With respect to genetic research, patenting raises unique questions. Arguments have been made that the patenting of human genetic material sets a troubling precedent for the ownership or commodification of human life. However, DNA sequences are not tantamount to human life and it is unclear where and whether qualities uniquely human are found in genetic material. Moreover, while genetic research holds great potential for developing new medical therapies it remains unclear what role patenting will play in ensuring such development.
Physicians who develop medical innovations may ethically patent their discoveries or products but should uphold the following guidelines:
- Not use patents (or other means, such as trade secrets or confidentiality agreements) to limit the availability of medical innovations. Patent protection should not hinder the goal of achieving better medical treatments and technologies.
- Not allow patents to languish. Physicians who hold patents should negotiate and structure licensing agreements in such a way as to encourage the development of better medical technology.
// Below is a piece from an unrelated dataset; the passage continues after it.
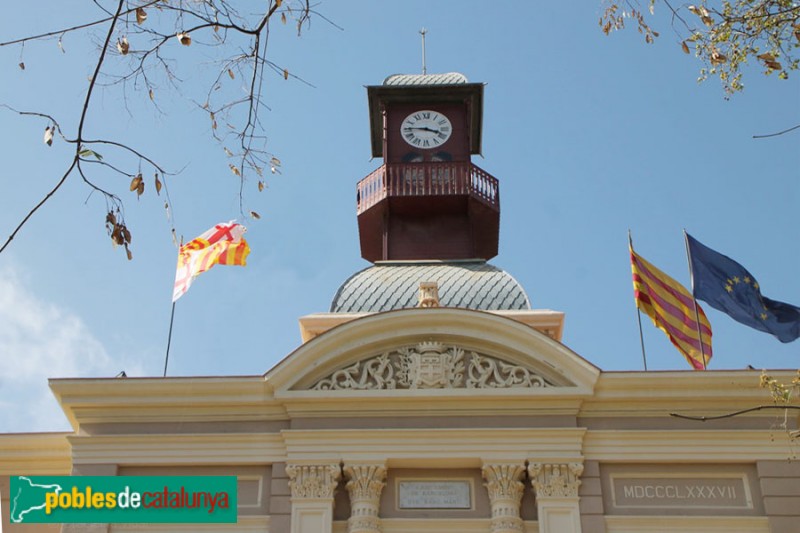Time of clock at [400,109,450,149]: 3:45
- For patents on genetic materials recognize that:
- patents on processes, e.g. to isolate and purify gene sequences, are ethically preferable to patents on the substances themselves;
- patents on purified proteins (substance patents) are ethically preferable to patents on genes or DNA sequences.
Descriptions for (substance) patents on proteins, genes, or genetic sequences should be carefully constructed to ensure that the patent holder does not limit the use of a naturally occurring form of the substance in question.